How can we explain these figures? Starting in 2012, the use of bombing increased, particularly after the intervention by international coalition forces, which had a direct impact on civilian populations, with those attacks on populated areas killing five times more civilians than combatants.
While the first cause of death among civilians was targeted fire during the first two years of the conflict, shelling quickly became the leading cause of death. At the end of 2016, it was estimated that aerial bombardment had become the second most common cause of death amongst civilians. In total, 52.7% of adult deaths resulted from large-scale explosive bombs, of which 27.8% were caused by shelling and 24.8% by aerial bombardment. Charts Four and Five show that aerial bombardment and shelling are the leading causes of death amongst women and children.
Charts Three, Four, Five
Aerial bombardment means barrel bombs (Chart Six). These explosive bombs are widely used in the Syrian conflict. More than a quarter of the civilians killed in these attacks are children. The proportion of children killed by a barrel bomb was twice as high as the percentage of men. Barrel bombs account for 5.8% of deaths amongst men, 9.8% of deaths amongst women, 10.9% of deaths amongst boys, and 12.9% of deaths amongst girls.

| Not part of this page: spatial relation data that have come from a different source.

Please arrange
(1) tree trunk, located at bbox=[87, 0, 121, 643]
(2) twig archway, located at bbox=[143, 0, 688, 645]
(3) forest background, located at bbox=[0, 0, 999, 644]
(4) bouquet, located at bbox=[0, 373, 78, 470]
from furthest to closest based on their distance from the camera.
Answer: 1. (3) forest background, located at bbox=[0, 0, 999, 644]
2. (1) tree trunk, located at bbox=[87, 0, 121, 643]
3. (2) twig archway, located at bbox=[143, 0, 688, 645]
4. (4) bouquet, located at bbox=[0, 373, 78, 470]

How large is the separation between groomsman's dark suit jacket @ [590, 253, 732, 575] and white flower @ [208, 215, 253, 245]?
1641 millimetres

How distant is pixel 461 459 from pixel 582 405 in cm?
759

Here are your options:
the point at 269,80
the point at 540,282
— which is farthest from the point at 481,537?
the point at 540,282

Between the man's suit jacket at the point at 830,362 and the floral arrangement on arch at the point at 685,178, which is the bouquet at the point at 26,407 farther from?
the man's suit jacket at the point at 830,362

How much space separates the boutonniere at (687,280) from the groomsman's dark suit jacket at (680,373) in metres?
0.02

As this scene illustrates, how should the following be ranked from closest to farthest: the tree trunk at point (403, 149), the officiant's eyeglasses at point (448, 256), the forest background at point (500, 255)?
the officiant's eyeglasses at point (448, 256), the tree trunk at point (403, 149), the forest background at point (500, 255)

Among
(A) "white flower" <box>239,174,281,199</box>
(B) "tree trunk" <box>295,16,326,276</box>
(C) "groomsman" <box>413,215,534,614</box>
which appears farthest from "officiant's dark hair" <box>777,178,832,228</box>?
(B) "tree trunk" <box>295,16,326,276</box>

It appears that the "double-strike" strategy has been used in some cases—that is, dropping a barrel bomb after the first to eliminate first responders and medical teams or dropping a bomb on medical centers to eliminate both medical teams and wounded people from the first attack.
This study, by researchers at UCL's Centre for Research on the Epidemiology of Disasters, uses data collected by the Violence Documentation Center (VDC), an independent group with a network of 30-35 field investigators in Syria covering each province. Since the areas controlled by the regime are too dangerous for VDC staff, the study does not include data from these areas and focuses on rebel-held areas. This study consequently shows trends and does not give a picture of the entire conflict.